[GIVEN RECORDS — start]

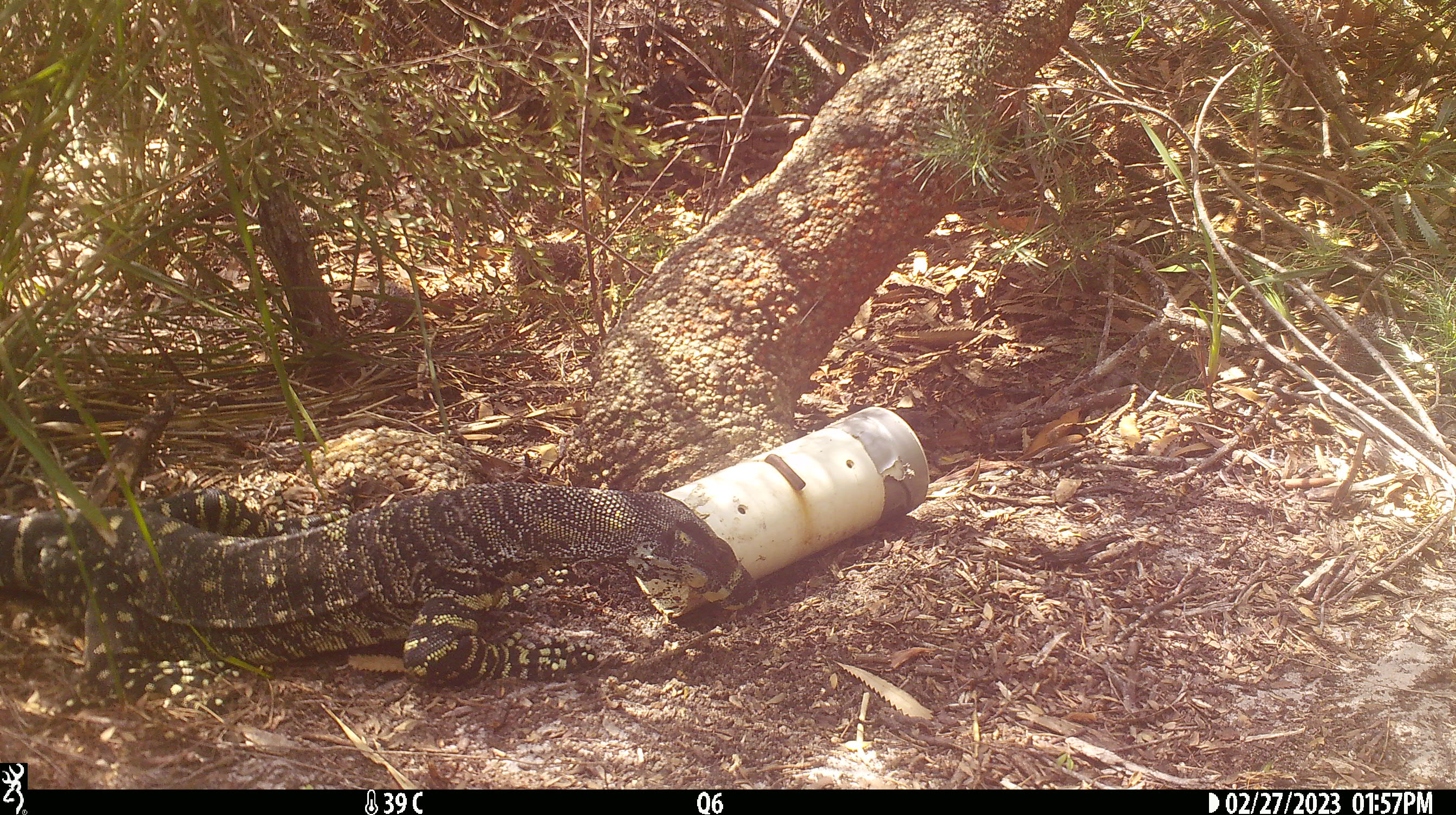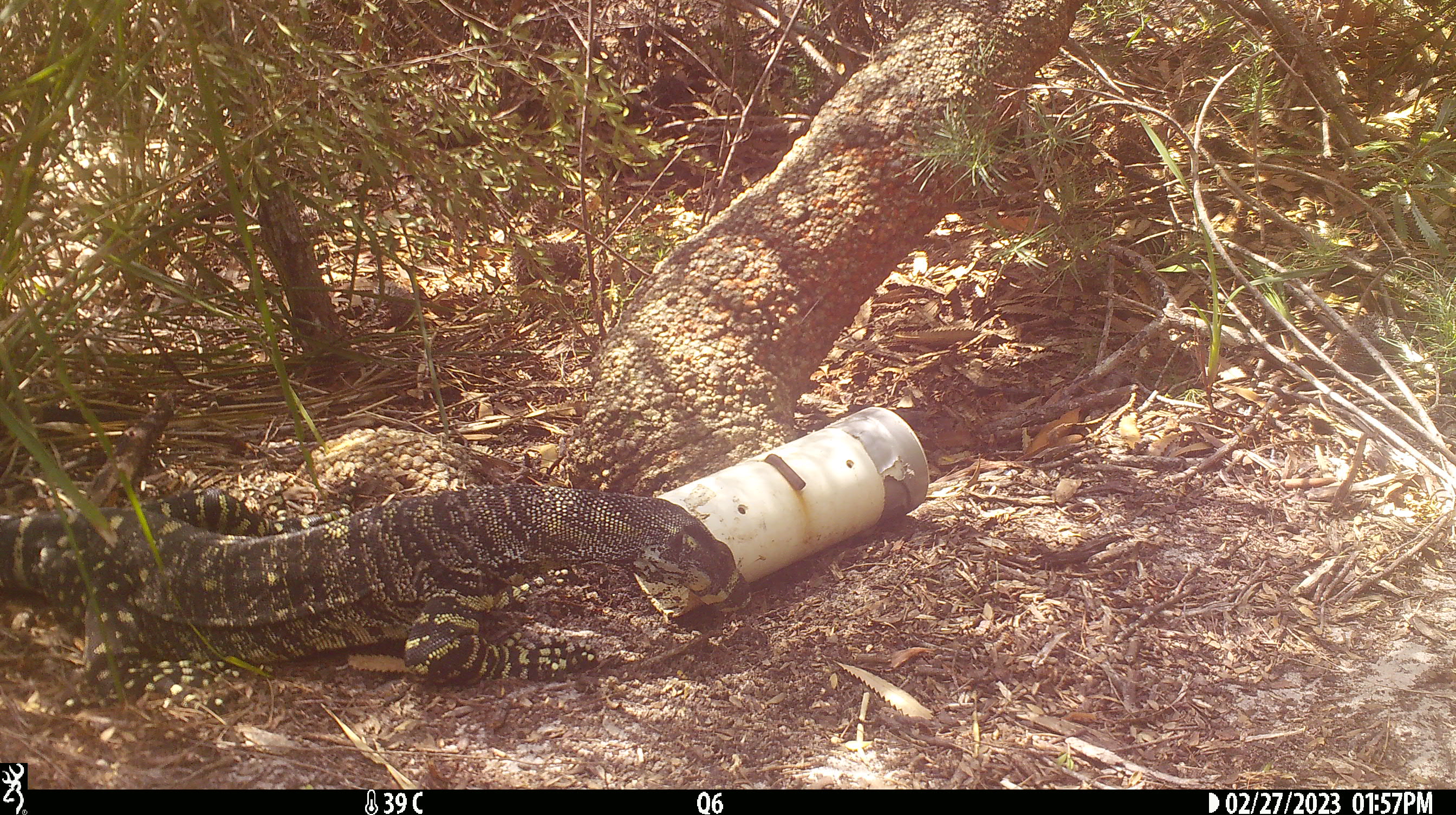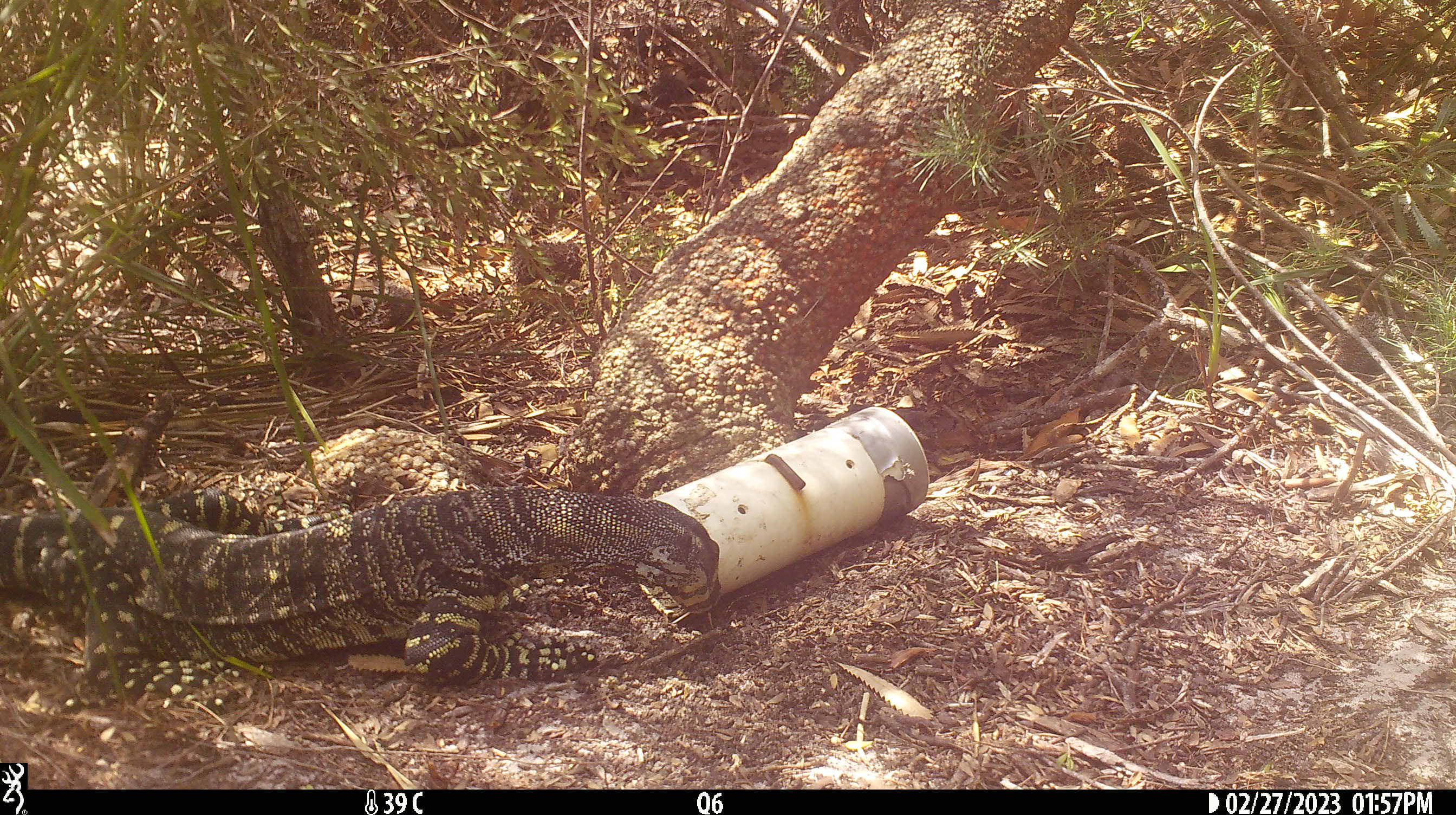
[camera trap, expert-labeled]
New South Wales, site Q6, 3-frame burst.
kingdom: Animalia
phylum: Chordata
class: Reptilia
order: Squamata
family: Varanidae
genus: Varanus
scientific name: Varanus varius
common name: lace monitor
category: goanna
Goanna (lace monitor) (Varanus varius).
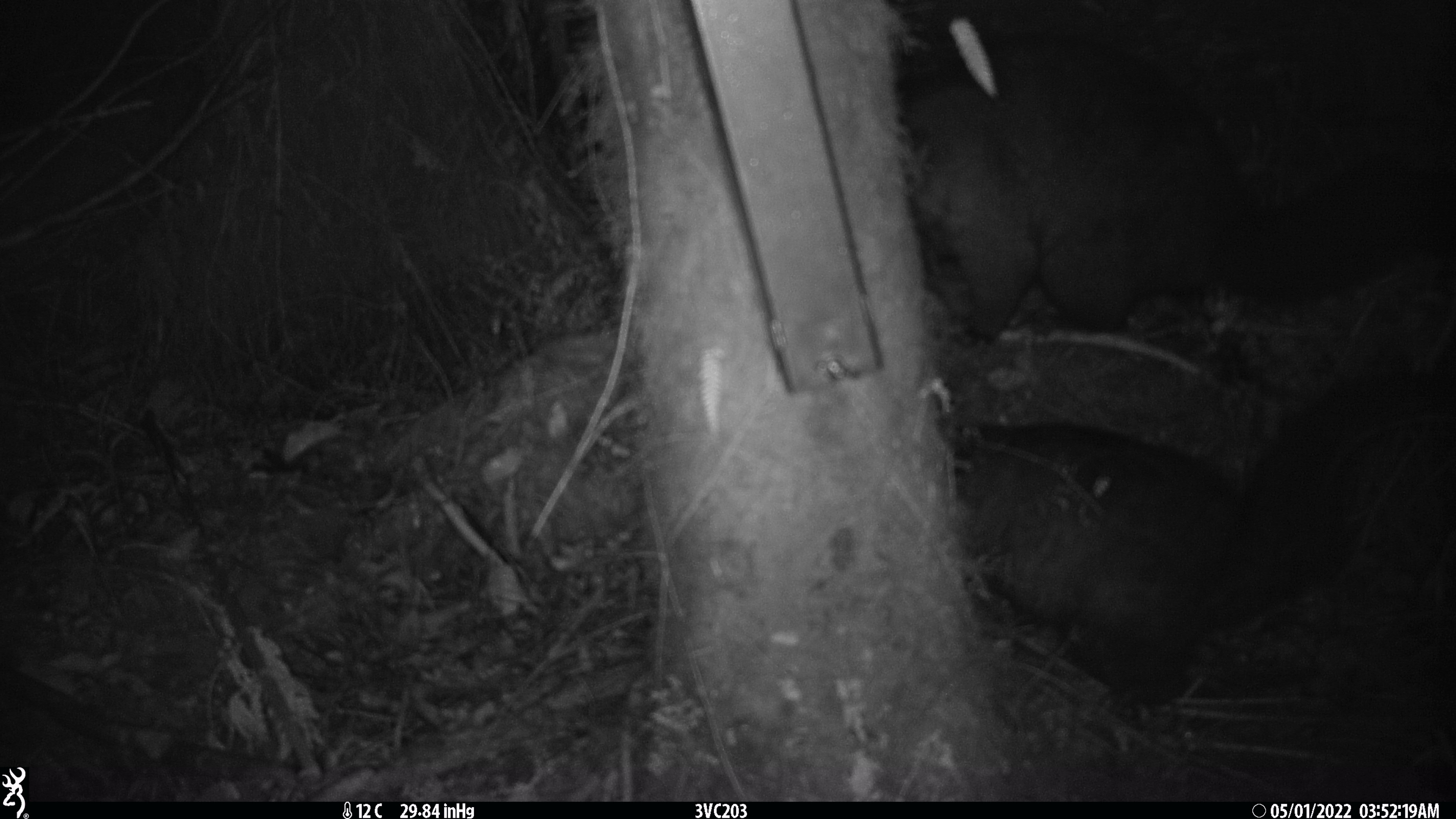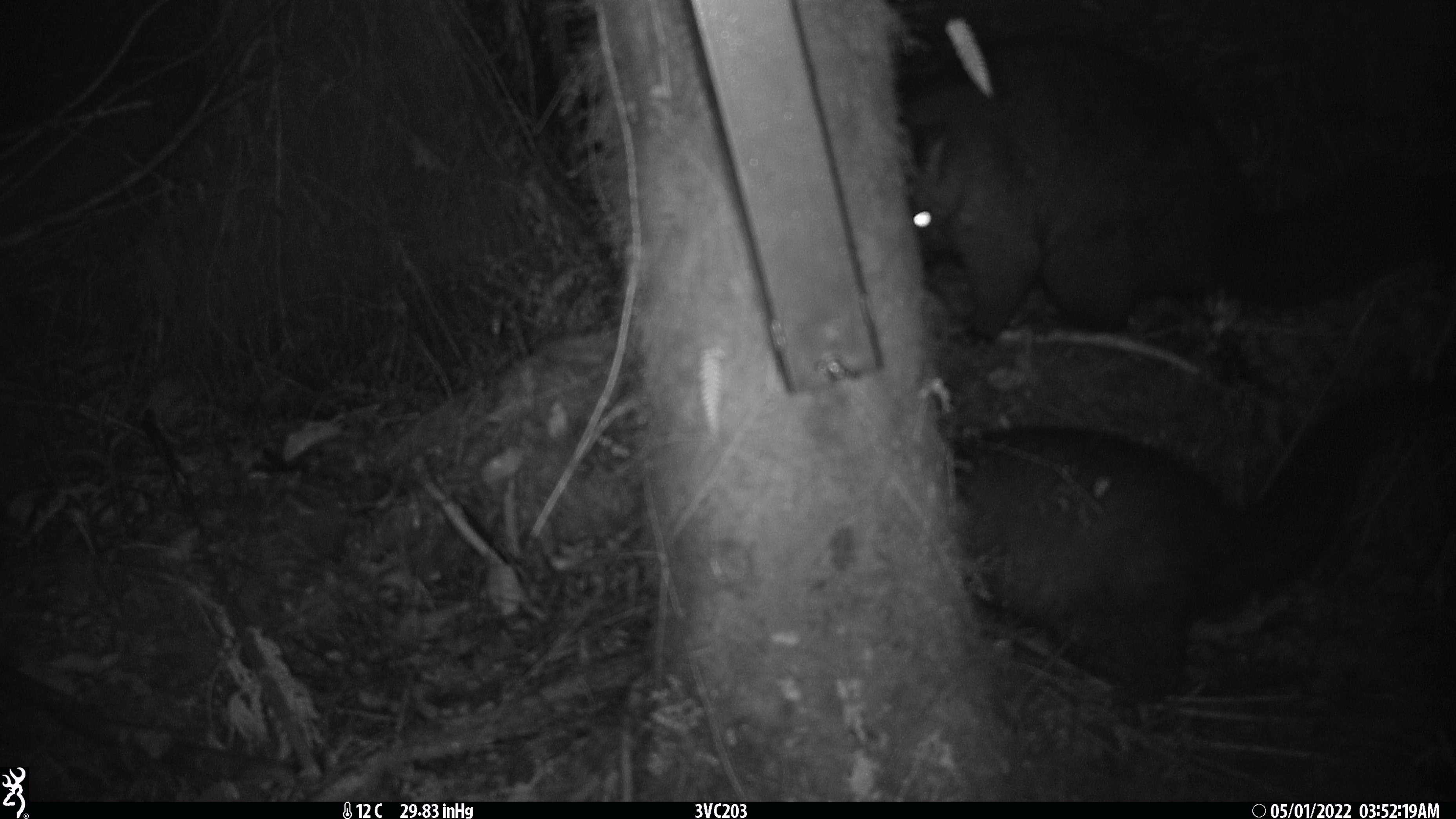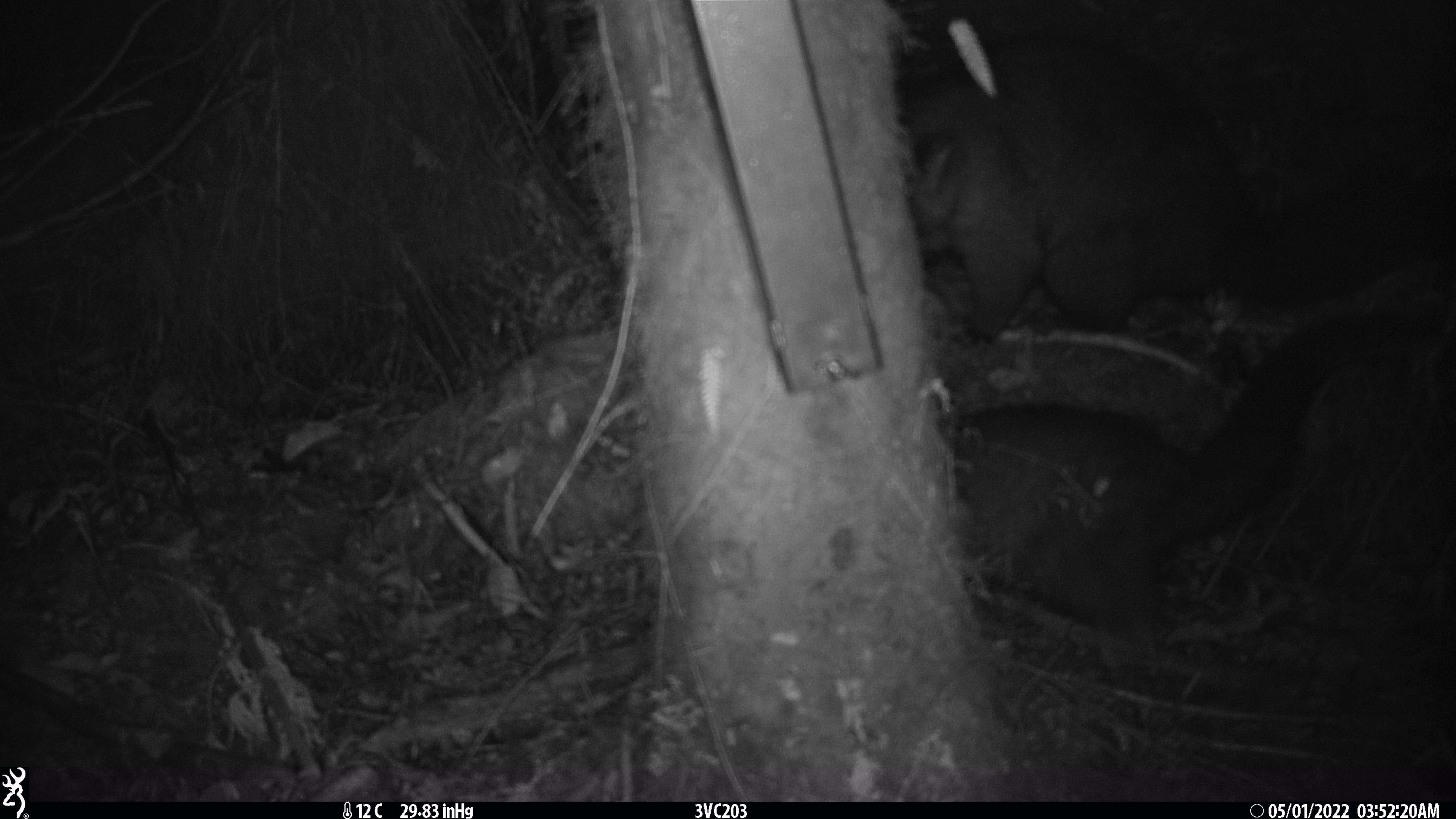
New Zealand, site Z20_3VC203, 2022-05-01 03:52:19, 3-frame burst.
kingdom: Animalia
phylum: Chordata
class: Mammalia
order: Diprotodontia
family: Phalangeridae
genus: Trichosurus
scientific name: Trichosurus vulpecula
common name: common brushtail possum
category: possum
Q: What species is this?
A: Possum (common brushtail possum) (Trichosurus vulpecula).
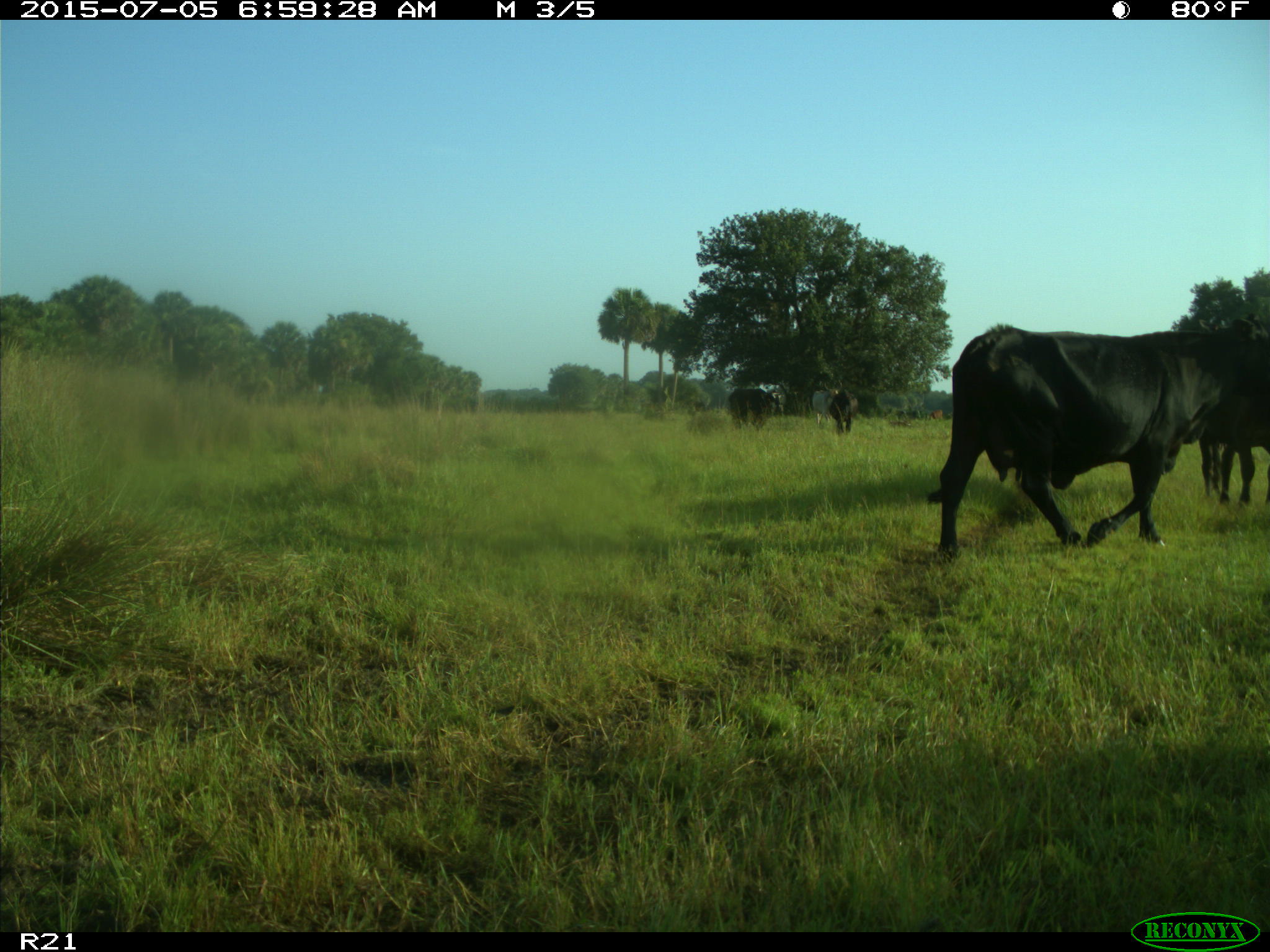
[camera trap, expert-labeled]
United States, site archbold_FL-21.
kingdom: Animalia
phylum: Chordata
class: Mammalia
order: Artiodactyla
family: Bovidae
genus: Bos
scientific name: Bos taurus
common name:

[GIVEN RECORDS — finish]

◆ TO DO
Please copy the data shown above precisely, leaving the images out.

◆ SOLUTION FOR THIS TASK
[camera trap, expert-labeled]
New South Wales, site Q6, 3-frame burst.
kingdom: Animalia
phylum: Chordata
class: Reptilia
order: Squamata
family: Varanidae
genus: Varanus
scientific name: Varanus varius
common name: lace monitor
category: goanna
Goanna (lace monitor) (Varanus varius).
New Zealand, site Z20_3VC203, 2022-05-01 03:52:19, 3-frame burst.
kingdom: Animalia
phylum: Chordata
class: Mammalia
order: Diprotodontia
family: Phalangeridae
genus: Trichosurus
scientific name: Trichosurus vulpecula
common name: common brushtail possum
category: possum
Q: What species is this?
A: Possum (common brushtail possum) (Trichosurus vulpecula).
[camera trap, expert-labeled]
United States, site archbold_FL-21.
kingdom: Animalia
phylum: Chordata
class: Mammalia
order: Artiodactyla
family: Bovidae
genus: Bos
scientific name: Bos taurus
common name:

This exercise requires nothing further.